1978, dans la froide et pluvieuse Crawley, au sud de Londres, trois garçons luttent contre l'ennui en formant d'éphémères groupes de lycée. Lol Tolhurst, Michael Dempsey et Robert Smith, trois rescapés de Malice, forment l'ossature de The Cure. Remarqué par Chris Parry, qui fonde sur le champ le label Fictions, le groupe enregistre un 45 tours 'Killing An Arab' (d'après ''L'Etranger'' d'Albert Camus). En mai 1979, les trois jeunes garçons (le cadet Robert Smith vient de fêter ses vingt ans) enregistrent au studio Morgans leur premier effort discographique. Chacun d'eux est symbolisé sur la pochette ménagère d'une façon très imagée !
L'éruption musicale du punk a laissé un paysage calciné duquel se sont rapidement extirpés Joy Division ou Killing Joke. Jeunesse oblige, The Cure reste assez proche d'un son post punk. Les titres sont courts et arrangés autour de la guitare nerveuse de Robert Smith, la pompe à basse de Michael Dempsey, la batterie martiale de Lol Tolhurst. Le chant de Robert Smith est déjà assuré et ce dernier scande souvent le titre en guise de refrain ('Object', 'Meathook', 'So What' et ses curieuses paroles). Cette particularité pourrait rendre les morceaux répétitifs s'ils n'étaient déjà courts. 'Griding Halt' avec son riff énergique s'en sort haut la main. En revanche, l'album comporte une faute de goût assez étonnante : 'Foxy Lady' (Chris Parry a décidé de placer cette piste sans le consentement de Robert Smith), reprise improbable de Jimi Hendrix sur laquelle Robert Smith laisse le chant à Michael Dempsey, pour le pire mais sans le meilleur !

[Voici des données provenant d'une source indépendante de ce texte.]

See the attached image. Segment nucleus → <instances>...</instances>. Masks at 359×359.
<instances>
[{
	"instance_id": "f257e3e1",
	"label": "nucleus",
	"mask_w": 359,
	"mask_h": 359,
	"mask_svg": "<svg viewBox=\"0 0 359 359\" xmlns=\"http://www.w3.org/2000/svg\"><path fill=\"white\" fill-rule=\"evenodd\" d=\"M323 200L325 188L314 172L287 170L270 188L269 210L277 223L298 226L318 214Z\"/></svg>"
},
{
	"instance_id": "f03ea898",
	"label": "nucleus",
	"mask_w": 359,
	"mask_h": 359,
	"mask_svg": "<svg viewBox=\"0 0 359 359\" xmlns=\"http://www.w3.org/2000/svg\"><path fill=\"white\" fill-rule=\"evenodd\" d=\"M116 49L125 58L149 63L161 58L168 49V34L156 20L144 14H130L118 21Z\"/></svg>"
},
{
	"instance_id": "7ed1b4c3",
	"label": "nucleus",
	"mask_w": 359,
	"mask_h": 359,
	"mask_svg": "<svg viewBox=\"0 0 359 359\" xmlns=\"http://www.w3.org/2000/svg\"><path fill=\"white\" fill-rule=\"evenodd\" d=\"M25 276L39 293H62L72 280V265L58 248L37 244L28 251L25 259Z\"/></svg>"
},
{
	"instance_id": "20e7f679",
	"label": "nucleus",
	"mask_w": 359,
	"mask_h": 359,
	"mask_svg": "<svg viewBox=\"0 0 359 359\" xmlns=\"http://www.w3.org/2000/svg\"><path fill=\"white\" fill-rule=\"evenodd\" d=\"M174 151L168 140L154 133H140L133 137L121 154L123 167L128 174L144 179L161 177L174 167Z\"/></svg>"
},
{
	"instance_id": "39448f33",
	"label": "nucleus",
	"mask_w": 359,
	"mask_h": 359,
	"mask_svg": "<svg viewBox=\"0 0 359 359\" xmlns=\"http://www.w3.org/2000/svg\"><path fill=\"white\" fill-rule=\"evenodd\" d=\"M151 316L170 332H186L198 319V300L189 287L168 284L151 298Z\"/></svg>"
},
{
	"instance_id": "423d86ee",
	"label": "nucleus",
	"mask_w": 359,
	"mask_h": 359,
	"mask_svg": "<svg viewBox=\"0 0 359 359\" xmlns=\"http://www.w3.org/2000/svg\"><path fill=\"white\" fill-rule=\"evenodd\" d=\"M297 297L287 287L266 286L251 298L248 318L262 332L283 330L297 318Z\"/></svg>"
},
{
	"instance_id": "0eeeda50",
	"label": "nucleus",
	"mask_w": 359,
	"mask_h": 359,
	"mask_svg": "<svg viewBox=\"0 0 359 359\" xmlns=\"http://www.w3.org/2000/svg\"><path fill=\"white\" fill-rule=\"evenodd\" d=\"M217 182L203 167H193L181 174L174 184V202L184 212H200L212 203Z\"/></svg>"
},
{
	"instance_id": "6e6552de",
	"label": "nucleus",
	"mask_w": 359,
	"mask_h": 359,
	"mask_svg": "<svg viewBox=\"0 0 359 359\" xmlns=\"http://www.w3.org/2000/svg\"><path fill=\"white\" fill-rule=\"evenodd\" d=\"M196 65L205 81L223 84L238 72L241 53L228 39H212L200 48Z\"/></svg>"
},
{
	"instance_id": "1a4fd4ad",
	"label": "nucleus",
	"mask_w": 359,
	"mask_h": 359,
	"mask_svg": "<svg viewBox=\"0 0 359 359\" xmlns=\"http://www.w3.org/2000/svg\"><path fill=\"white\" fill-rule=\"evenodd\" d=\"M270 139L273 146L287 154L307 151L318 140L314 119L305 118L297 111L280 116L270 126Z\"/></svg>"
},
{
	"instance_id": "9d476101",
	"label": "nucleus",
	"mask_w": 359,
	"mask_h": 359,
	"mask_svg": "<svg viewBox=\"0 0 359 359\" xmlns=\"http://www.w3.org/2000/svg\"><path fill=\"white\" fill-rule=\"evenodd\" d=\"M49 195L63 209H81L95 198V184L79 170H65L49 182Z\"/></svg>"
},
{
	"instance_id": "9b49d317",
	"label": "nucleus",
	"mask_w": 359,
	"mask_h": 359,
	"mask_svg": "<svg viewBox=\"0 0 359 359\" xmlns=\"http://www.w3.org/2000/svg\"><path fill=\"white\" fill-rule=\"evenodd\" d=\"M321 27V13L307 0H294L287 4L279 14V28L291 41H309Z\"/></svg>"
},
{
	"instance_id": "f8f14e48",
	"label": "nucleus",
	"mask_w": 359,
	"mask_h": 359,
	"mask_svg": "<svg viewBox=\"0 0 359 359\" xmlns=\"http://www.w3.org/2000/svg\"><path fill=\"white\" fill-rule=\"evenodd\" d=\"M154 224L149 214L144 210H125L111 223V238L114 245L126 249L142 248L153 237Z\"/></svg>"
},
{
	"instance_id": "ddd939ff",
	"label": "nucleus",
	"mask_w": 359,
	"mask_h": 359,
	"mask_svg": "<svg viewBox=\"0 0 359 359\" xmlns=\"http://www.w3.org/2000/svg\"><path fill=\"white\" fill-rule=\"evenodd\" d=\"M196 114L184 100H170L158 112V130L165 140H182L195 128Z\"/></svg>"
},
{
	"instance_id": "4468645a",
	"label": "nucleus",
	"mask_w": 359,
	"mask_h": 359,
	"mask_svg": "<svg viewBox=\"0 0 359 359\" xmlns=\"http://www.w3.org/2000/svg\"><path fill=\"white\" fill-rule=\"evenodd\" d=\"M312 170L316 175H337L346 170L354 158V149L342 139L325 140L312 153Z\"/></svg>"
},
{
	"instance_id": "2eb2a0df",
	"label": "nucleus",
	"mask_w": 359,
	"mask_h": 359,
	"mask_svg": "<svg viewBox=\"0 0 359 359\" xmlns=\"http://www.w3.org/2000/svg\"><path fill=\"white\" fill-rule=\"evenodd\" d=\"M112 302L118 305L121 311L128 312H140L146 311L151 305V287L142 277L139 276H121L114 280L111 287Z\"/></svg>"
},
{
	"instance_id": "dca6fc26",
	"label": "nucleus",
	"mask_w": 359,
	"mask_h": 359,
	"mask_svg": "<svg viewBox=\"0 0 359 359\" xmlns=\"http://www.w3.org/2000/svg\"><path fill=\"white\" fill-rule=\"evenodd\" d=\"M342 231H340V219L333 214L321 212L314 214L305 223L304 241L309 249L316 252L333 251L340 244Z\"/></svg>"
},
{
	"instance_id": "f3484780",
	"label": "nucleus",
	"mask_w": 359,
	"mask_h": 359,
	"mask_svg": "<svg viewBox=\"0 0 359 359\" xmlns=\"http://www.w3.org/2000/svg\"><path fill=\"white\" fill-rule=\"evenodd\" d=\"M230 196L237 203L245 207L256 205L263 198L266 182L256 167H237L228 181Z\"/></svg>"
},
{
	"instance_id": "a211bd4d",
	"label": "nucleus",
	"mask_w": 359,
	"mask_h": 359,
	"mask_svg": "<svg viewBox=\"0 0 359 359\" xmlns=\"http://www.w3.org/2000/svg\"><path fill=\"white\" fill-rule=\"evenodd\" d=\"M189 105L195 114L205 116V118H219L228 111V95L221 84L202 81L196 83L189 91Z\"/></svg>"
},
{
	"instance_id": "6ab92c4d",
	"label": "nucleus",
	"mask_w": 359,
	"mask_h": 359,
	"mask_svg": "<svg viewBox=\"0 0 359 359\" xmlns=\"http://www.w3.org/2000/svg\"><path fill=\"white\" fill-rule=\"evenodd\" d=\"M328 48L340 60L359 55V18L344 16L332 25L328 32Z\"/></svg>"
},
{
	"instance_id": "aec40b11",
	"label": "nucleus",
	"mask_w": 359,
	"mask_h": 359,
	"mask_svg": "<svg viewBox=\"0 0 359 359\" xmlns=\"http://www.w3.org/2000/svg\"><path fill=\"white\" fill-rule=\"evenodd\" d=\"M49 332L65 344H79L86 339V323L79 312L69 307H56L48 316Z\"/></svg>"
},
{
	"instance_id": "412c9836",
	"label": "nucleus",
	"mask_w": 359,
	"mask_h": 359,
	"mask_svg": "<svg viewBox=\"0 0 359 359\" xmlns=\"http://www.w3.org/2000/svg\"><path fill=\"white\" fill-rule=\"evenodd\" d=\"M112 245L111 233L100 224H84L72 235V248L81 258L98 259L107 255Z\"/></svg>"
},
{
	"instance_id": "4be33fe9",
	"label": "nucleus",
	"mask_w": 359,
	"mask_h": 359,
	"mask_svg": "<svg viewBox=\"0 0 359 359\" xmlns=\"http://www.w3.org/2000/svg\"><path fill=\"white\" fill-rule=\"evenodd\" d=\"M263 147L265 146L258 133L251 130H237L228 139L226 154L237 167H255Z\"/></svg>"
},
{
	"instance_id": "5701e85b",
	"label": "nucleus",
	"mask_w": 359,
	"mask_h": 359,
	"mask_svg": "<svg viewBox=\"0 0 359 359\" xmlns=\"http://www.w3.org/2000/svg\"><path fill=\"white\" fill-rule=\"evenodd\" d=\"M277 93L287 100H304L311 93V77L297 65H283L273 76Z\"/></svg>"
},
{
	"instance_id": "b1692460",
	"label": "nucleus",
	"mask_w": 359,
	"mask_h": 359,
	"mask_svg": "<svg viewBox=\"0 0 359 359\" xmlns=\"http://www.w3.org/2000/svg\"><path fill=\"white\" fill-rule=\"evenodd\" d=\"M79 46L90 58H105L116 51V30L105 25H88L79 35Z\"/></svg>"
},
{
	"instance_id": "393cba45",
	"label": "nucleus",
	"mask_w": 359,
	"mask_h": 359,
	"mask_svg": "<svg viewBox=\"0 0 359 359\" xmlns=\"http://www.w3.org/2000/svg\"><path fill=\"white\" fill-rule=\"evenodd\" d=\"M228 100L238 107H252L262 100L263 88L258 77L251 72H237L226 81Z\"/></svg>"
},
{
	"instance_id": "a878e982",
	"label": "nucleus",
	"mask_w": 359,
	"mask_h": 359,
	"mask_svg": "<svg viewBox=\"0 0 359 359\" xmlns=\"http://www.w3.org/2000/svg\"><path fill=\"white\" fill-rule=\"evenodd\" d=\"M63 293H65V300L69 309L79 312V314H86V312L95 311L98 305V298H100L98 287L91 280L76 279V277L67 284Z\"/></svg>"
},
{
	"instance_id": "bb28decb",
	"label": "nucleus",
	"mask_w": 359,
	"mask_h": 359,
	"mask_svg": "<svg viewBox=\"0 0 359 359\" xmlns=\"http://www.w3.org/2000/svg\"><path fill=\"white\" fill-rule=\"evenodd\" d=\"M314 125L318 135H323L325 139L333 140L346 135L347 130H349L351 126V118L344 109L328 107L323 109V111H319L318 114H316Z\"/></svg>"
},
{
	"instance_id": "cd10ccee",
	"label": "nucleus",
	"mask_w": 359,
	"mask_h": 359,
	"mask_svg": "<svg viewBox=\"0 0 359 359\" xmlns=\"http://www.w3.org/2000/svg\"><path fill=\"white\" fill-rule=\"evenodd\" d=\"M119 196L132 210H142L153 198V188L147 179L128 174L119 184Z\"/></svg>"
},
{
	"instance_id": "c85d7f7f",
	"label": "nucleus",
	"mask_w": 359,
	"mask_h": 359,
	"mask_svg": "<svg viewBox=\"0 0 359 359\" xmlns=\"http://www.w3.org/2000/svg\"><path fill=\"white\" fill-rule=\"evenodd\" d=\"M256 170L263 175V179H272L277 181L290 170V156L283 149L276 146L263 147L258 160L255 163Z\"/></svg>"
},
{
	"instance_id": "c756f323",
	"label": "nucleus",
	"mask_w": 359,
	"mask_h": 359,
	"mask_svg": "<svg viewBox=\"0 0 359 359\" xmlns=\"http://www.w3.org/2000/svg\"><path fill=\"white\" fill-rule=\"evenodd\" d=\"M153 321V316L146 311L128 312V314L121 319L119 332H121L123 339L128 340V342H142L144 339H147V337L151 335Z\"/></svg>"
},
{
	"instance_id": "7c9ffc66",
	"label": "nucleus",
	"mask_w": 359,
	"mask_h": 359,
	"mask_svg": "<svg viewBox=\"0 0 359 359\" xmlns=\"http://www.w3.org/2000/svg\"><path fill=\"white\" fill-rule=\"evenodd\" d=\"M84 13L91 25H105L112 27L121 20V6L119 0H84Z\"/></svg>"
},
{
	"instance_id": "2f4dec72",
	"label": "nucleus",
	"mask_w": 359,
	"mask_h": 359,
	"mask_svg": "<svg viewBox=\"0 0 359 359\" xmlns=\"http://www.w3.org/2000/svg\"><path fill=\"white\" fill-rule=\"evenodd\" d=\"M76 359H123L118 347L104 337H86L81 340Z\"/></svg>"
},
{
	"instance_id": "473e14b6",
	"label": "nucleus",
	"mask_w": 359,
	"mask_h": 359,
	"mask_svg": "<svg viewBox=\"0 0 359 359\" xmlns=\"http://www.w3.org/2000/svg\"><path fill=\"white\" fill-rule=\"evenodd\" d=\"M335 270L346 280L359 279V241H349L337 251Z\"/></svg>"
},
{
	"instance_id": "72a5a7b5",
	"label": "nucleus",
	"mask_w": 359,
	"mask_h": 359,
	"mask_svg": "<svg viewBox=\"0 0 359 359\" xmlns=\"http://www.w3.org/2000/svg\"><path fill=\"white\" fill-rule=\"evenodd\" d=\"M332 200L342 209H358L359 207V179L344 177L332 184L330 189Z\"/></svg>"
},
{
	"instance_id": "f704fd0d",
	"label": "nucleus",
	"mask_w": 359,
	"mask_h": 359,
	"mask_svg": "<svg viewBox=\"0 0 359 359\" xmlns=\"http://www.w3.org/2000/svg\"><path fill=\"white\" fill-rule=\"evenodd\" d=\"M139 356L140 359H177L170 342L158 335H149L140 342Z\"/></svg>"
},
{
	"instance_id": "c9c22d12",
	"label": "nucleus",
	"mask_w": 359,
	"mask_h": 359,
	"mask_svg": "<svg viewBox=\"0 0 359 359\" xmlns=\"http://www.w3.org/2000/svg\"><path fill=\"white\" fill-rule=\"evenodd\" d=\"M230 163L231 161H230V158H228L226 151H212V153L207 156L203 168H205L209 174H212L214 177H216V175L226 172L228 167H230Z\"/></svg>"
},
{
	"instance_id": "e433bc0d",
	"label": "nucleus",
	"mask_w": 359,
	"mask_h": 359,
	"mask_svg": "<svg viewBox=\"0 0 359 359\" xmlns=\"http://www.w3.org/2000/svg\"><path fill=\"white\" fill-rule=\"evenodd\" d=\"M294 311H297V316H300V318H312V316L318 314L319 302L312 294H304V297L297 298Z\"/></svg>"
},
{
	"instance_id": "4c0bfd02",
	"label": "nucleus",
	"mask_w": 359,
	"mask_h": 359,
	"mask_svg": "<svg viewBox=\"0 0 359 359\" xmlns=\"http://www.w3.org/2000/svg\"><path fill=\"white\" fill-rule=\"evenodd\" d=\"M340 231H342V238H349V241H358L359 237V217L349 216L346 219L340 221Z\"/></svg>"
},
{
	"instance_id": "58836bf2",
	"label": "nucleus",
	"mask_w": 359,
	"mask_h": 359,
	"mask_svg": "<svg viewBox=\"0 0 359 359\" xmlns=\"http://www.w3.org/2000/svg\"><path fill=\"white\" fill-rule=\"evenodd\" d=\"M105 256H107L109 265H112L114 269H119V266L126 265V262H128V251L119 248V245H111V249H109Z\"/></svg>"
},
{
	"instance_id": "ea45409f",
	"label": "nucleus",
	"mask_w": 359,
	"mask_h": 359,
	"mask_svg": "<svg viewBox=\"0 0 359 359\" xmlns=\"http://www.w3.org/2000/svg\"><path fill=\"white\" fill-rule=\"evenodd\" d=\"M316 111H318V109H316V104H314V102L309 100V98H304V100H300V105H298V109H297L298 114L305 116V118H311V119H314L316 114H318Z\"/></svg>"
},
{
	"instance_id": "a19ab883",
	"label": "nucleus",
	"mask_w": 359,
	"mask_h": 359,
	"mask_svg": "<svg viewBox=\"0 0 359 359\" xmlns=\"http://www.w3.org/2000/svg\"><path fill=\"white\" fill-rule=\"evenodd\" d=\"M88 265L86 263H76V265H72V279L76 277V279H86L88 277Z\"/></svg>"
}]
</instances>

Derrière cette façade minimaliste se dissimule pourtant un potentiel. Les sonorités orientales importées de 'Killing An Arab' montrent que le groupe ne rechigne pas à sortir de son sérail, à l'image de 'Fire In Cairo' qui fusionne reggae et punk, tout comme 'Another Day' qui se paie le luxe d'une minute d'introduction. Mais là où le groupe se distingue, c'est dans sa capacité encore certes fragile à créer des atmosphères glaciales et mélancoliques. 'Subway Song' voit la basse de Michael Dempsey imiter le bruit de pas nocturnes, tandis que Robert Smith susurre la tragédie à venir (qui a effectivement lieu en fin de chanson). La poisseuse '10.15 On Saturday Night' libère la tension par un solo acide de guitare. 'Three Imaginary Boys', le fantomatique titre éponyme, laisse éclater la furie d'une guitare, annonçant des lendemains qui déchantent (la chanson se termine par une supplique 'Can You Help Me').
Robert Smith, qui n'a pas eu le droit de décision des chansons sur ce premier album, le déteste cordialement. Pourtant, ce premier volet d'une grande aventure présente déjà d'intéressantes compositions montrant l'intérêt du groupe pour des climats mélancoliques ou glauques qui seront plus tard permanents. Notons que l'album est ressorti aux Etats-Unis avec un track listing différent et l'ajout du single 'Boys Don't Cry' qui lui donne son nom.